Rumiana Dimova leads an experimental lab in biophysics at the Max Planck Institute of Colloids and Interfaces in Potsdam, Germany. She has been working with giant vesicles already from the beginning of her scientific career. After being introduced into the magic of their preparation during her studies as a student in Bulgaria, she remained fascinated by their application and over the years pursued a variety of projects employing giant vesicles as a platform to develop new methods for the biophysical characterization of membranes and processes involving them. Until now, these studies have resulted in more than hundred peer-reviewed publications. Recently, she was also awarded the Emmy Noether distinction for women in physics of the European Physical Society.

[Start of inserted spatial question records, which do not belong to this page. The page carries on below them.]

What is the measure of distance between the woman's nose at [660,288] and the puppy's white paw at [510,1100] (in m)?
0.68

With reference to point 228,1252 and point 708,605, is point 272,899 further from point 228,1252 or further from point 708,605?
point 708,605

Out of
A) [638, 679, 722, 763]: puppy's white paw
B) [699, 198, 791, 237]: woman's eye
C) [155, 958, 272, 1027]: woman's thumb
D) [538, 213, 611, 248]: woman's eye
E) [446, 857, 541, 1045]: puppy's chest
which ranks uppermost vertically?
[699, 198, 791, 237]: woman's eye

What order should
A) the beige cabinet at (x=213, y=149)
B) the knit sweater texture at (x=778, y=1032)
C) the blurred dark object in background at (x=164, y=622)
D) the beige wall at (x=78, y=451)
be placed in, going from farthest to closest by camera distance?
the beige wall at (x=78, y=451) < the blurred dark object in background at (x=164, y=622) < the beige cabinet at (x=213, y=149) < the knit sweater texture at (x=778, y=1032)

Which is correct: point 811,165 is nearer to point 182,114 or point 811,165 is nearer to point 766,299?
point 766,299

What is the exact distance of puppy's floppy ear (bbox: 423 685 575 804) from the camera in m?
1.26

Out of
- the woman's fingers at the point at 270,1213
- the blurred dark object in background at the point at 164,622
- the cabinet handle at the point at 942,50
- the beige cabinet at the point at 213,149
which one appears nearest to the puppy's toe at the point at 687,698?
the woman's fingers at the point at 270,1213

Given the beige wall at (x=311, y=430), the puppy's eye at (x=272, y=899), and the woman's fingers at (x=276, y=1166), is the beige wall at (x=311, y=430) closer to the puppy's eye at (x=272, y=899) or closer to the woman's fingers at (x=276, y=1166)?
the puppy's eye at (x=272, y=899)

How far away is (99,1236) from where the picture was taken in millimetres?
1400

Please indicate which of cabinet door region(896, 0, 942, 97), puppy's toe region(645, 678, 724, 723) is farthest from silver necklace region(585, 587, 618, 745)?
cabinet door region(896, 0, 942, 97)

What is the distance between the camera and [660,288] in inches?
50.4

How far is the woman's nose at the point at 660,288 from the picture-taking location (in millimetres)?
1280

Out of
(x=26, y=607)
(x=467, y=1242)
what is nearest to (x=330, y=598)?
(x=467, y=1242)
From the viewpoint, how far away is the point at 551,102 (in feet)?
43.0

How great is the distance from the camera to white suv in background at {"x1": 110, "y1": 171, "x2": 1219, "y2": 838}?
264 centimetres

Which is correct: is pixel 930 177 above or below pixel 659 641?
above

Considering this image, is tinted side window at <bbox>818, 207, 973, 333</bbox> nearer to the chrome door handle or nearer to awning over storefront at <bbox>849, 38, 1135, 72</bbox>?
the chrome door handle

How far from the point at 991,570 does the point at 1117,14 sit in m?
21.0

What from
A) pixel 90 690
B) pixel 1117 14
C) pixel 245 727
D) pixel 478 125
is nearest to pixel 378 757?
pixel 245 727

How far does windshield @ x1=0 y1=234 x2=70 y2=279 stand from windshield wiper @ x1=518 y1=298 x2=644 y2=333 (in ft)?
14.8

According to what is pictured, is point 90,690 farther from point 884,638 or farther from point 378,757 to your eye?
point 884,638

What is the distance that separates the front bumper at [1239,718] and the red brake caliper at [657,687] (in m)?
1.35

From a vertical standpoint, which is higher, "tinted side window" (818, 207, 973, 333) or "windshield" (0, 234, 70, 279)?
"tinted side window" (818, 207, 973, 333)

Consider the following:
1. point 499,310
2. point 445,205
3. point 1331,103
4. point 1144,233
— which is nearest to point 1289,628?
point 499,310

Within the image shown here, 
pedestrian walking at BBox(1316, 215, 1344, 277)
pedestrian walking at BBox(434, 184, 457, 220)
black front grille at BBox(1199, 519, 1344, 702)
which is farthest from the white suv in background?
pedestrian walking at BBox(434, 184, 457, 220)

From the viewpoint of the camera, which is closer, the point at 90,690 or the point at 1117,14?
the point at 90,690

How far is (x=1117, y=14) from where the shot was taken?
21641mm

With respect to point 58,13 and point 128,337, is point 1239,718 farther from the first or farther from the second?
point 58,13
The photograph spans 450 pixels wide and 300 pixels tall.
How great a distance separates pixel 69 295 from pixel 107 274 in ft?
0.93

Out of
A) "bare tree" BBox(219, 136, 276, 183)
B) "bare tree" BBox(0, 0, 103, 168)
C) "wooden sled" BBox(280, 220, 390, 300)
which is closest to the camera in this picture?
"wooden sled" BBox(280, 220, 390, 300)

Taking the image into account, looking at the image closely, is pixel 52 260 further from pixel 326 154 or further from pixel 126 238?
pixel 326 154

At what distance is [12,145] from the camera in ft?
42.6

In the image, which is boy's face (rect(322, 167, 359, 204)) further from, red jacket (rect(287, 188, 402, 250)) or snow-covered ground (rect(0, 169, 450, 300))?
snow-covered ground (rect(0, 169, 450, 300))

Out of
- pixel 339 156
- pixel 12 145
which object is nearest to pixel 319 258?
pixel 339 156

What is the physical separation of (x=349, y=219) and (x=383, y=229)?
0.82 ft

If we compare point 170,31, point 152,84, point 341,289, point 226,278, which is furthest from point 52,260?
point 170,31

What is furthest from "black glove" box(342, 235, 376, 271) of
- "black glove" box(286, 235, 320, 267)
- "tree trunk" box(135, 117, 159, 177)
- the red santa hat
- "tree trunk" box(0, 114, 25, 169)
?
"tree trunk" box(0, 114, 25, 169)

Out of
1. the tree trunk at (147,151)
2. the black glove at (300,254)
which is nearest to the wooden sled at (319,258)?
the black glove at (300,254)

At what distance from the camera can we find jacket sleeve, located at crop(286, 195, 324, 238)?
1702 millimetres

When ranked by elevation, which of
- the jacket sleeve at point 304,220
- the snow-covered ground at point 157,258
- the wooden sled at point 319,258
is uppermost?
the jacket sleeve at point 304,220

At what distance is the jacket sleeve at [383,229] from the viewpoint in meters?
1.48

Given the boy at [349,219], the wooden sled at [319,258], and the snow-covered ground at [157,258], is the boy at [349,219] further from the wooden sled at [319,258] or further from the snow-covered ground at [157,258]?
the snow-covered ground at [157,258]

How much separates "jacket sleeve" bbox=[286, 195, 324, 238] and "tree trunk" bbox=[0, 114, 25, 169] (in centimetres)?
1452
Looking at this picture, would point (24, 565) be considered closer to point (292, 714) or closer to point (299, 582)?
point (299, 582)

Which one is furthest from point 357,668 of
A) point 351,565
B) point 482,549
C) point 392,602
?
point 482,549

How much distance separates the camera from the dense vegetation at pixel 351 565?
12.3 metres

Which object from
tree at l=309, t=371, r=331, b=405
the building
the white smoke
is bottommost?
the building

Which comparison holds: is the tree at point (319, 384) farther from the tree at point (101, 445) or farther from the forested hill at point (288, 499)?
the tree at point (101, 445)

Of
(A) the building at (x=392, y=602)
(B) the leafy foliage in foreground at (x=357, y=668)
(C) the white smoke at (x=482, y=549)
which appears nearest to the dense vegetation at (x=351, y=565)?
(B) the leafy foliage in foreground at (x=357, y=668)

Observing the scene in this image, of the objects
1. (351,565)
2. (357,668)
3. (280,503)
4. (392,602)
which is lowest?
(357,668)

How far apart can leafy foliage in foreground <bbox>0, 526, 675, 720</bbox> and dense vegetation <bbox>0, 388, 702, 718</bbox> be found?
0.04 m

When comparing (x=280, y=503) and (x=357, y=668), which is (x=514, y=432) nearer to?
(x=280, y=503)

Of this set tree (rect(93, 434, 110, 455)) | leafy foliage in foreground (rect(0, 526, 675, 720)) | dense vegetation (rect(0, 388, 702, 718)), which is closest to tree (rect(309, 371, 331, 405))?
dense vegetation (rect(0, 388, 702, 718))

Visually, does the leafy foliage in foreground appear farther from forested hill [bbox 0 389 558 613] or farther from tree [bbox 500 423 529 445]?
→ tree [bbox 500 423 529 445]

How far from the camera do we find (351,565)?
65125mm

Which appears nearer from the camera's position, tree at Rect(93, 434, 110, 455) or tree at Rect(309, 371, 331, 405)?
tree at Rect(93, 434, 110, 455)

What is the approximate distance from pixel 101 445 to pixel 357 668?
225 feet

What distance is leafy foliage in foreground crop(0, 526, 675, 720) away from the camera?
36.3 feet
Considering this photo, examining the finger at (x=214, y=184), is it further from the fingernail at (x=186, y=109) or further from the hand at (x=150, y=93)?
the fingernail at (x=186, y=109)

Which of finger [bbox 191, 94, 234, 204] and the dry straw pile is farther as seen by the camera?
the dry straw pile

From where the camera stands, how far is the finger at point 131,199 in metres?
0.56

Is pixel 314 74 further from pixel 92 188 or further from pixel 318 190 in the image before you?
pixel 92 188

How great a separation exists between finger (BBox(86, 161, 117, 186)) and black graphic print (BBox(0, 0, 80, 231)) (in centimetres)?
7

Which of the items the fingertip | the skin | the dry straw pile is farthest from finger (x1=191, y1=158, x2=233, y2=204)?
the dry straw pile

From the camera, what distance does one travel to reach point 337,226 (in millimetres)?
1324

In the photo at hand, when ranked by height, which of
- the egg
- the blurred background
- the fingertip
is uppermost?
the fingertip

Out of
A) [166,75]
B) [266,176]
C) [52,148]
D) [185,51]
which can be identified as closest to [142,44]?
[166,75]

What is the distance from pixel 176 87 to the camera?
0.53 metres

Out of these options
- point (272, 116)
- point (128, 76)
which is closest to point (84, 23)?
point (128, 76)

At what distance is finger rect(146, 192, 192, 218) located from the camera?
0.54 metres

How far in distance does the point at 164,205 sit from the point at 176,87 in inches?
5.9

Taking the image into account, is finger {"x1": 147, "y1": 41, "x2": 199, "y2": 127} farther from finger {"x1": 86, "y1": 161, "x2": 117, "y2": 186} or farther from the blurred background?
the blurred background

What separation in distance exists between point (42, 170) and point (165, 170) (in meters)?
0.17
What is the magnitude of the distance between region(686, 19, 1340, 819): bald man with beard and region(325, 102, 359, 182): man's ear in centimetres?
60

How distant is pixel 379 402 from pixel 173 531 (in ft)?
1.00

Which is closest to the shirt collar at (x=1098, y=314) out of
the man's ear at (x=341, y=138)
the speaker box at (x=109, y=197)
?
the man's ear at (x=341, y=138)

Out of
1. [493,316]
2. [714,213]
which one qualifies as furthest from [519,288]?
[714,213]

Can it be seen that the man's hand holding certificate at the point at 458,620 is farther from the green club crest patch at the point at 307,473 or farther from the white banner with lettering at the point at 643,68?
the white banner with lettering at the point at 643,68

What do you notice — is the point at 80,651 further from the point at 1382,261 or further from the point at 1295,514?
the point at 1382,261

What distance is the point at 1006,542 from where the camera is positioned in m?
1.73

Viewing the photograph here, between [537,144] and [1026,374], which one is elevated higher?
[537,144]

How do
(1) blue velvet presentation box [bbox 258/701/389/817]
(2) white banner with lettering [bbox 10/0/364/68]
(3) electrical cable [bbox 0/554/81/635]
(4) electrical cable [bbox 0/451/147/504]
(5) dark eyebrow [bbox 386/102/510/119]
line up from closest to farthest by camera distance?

Carlos Marques, a CNRS senior scientist, founded the MCube group at the Charles Sadron Institute in Strasbourg, France, where he gears experimental and theoretical research towards the understanding of the physical properties of self-assembled lipid bilayers. Trained as a polymer theoretician, Carlos first got interested in membranes because they interact with polymers and published the first prediction for the membrane changes expected when polymers adsorb on lipid bilayers. He then expanded the scope of his group to include experiments and numerical simulations, and has now published many papers based on research with giant unilamellar vesicles, including the first study of lipid oxidation in GUVs and the discovery of the so-called PVA method for vesicle growth.